Microsoft clean innovation panel

Left to right: Bob Perciasepe, President, C2ES; Seth Roberts, Global Director, Energy & Climate Change, The Dow Chemical Company; Michelle Patron, Director, Sustainability Policy, Microsoft; Peter Fuller, Vice President, Market & Regulatory Policy, NRG Energy; Paul Steffes, CEO and President, Steffes Corporation. Photo courtesy of Microsoft.

Companies have discovered that finding innovative ways to procure, generate, and store energy not only helps them meet their emissions goals, but also reduces energy costs.

That’s why the private sector is leading the charge to invest in clean technology as companies seek to engage suppliers through supply chains, increase competitiveness, gain access to new markets, and diversify to prepare for long-term decarbonization.

Reducing energy use at data centers has become a priority for Microsoft, as the company continues to expand its operations. Michelle Patron, Microsoft’s director of sustainability policy recently told an event co-sponsored with C2ES that the company considers this both a responsibility and opportunity.

Microsoft is using cloud computing and advanced analytics to meet its goal of procuring 50 percent of its data center energy from solar, wind, and hydropower by 2018, and 60 percent by the early 2020s. By using sensors to accurately collect and process real-time energy use data, Microsoft has reduced energy consumption by 15 percent in 125 buildings across its 88-acre Redmond, Washington, campus. The advanced data collection has also saved the company $10 million a year on energy.

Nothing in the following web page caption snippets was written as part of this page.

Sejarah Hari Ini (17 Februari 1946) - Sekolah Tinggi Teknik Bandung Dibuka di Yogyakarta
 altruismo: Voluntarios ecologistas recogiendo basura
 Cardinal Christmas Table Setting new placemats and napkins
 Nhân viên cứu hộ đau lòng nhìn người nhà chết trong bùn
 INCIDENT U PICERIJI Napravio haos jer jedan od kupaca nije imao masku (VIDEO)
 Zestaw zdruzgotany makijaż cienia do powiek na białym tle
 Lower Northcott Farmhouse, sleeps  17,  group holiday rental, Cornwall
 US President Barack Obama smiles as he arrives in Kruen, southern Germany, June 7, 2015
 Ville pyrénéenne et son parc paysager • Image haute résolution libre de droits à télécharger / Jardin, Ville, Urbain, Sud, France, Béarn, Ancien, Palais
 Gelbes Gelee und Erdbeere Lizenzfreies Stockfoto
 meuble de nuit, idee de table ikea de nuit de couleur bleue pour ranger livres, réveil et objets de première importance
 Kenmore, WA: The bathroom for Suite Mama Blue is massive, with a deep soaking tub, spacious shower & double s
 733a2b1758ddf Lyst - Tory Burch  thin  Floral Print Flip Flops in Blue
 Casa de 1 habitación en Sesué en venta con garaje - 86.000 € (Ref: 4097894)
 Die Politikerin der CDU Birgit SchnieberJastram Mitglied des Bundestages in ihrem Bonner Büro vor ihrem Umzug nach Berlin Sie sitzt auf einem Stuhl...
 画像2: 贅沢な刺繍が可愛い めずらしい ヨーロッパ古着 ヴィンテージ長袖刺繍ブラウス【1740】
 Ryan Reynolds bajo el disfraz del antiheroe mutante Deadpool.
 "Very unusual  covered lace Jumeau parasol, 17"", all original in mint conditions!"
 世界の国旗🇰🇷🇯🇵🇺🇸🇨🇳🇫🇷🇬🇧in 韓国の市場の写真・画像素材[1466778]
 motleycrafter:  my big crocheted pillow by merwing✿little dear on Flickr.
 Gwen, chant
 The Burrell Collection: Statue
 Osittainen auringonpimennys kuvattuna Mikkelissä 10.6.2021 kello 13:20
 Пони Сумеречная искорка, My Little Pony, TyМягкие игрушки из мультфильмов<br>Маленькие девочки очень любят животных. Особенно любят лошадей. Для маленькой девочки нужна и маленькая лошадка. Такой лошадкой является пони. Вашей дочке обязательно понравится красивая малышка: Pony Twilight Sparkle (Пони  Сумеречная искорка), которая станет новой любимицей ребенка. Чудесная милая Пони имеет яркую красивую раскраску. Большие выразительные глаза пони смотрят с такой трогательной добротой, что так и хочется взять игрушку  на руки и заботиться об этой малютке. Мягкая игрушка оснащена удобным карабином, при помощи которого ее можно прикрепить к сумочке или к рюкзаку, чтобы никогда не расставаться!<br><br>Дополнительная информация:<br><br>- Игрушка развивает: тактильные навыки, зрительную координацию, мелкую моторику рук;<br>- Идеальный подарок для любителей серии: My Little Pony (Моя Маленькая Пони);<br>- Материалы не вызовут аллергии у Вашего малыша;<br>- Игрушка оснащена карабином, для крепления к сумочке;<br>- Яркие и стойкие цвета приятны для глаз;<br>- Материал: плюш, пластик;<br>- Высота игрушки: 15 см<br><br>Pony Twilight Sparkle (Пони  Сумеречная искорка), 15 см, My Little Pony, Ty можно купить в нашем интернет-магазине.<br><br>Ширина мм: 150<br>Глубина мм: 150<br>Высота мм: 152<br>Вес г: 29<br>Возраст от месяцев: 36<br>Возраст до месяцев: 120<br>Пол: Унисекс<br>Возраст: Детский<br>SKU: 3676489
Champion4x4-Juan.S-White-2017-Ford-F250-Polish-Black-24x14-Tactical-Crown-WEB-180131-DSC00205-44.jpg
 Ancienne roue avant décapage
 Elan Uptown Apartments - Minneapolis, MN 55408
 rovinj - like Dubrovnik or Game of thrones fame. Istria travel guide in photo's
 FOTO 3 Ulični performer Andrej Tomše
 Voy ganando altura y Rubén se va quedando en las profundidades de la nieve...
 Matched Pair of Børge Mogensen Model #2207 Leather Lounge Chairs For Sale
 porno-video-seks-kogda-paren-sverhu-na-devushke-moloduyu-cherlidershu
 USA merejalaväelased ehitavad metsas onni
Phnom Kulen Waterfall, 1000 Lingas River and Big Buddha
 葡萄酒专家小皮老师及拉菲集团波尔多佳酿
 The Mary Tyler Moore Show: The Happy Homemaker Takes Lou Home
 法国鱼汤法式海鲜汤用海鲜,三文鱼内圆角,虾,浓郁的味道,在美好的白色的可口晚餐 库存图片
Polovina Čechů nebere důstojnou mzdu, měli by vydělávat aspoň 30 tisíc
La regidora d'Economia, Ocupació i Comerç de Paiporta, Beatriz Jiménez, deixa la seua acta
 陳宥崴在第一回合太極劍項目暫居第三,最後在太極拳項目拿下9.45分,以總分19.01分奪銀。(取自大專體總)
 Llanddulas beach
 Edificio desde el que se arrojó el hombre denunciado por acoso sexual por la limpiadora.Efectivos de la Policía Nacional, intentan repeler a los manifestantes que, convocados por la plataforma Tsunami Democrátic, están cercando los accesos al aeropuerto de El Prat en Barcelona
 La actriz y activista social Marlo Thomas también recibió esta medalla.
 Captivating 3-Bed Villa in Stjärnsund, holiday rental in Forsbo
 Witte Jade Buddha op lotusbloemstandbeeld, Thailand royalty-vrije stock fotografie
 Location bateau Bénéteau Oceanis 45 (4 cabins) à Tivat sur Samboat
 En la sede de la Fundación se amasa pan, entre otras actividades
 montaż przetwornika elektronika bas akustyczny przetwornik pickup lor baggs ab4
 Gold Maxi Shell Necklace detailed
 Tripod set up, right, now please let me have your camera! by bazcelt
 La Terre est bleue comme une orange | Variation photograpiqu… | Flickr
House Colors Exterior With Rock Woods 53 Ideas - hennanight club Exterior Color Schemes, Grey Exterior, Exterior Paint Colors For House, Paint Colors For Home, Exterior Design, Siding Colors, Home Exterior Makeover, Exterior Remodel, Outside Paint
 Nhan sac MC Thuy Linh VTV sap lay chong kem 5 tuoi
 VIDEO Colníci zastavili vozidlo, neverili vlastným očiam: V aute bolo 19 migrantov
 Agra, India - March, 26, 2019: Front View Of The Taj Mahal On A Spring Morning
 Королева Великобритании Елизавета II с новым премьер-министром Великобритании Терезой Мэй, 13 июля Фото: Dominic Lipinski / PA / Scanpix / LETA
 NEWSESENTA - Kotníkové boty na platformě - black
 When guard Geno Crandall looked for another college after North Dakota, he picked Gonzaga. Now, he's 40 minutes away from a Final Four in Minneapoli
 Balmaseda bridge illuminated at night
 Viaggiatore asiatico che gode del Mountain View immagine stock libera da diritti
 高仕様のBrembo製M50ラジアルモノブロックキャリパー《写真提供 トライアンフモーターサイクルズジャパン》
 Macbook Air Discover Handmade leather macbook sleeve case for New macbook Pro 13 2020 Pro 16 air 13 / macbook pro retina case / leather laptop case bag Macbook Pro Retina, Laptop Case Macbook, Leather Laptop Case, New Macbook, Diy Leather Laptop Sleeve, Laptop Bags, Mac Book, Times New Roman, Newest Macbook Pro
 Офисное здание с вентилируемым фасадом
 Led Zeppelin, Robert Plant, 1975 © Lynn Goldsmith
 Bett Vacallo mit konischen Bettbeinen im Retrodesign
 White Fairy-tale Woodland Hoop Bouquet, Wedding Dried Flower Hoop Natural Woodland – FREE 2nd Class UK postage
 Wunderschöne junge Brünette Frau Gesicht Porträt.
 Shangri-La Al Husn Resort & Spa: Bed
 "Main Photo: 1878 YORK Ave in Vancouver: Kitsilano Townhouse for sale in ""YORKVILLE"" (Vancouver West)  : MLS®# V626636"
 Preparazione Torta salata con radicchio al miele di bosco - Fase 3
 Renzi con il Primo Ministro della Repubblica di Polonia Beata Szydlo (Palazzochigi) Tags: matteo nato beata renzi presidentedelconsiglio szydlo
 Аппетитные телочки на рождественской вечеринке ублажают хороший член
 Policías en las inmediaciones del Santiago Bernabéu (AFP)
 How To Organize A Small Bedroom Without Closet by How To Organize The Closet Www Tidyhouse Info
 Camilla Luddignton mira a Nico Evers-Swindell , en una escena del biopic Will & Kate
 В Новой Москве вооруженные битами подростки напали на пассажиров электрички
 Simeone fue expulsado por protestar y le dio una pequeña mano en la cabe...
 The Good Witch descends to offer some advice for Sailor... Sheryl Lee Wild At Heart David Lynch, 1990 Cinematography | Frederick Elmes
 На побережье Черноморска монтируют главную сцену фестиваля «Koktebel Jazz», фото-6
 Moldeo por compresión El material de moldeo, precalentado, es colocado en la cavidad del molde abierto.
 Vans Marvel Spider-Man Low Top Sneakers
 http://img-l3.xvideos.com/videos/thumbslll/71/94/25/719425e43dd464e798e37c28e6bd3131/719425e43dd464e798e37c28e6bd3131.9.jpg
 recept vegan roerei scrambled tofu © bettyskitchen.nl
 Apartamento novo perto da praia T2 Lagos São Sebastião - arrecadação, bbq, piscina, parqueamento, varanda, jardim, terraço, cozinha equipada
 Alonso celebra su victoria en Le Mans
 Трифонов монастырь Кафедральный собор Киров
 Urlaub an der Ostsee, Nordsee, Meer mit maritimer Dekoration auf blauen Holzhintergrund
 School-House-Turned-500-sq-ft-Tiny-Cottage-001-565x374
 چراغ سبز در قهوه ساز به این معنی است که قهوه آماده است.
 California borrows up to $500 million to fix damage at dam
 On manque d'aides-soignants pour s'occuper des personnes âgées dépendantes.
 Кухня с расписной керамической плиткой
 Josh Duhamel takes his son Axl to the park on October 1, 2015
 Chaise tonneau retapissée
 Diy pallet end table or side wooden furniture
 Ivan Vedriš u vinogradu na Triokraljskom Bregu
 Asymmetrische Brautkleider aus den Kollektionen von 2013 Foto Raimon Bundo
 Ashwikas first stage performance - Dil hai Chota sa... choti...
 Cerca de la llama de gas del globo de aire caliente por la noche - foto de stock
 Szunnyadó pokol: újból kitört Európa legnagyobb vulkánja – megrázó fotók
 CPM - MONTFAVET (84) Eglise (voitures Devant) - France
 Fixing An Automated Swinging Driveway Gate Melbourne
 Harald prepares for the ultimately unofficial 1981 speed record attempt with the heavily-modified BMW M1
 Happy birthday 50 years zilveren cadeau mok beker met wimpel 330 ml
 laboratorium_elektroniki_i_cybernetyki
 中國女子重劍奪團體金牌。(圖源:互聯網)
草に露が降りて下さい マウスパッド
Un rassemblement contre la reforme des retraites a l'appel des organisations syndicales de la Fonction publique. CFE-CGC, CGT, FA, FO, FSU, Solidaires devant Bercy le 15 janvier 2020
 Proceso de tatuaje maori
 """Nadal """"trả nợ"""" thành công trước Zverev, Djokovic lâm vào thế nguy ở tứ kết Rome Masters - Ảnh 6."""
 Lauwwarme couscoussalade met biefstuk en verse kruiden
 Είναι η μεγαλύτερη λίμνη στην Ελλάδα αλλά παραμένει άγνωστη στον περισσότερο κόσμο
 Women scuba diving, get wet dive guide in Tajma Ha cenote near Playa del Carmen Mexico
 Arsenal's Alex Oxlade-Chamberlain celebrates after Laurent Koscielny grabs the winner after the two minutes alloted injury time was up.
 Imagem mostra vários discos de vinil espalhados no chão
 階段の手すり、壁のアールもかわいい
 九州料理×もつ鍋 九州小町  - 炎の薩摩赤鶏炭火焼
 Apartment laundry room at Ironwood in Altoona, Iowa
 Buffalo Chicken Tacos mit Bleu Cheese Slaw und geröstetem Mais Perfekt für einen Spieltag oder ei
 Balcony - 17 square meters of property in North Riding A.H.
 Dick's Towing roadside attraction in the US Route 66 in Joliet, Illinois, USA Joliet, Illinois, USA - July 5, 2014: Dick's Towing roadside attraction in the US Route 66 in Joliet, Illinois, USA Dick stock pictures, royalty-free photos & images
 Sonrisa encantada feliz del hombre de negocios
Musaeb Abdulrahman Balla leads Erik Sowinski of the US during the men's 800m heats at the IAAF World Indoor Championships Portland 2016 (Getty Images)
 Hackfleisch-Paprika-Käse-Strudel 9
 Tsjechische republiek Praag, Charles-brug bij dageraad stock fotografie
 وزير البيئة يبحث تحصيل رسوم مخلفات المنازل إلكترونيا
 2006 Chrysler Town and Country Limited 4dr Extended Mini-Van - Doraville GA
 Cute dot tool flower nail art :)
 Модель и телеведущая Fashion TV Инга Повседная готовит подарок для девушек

Microsoft is also showing leadership in the drive to obtain more energy from renewable sources. A recent agreement with Seattle-area utility Puget Sound Energy (PSE) allows Microsoft to directly procure renewable energy in the region, rather than buying energy from PSE, which generates most of its power from fossil fuels. In return, Microsoft has committed to buying more renewable energy than required under Washington state’s current renewable portfolio standard. To make the deal beneficial for all ratepayers, Microsoft paid a $24 million transition fee that will be distributed back to PSE customers. The company will also continue to make payments to PSE’s energy efficiency and low-income assistance programs.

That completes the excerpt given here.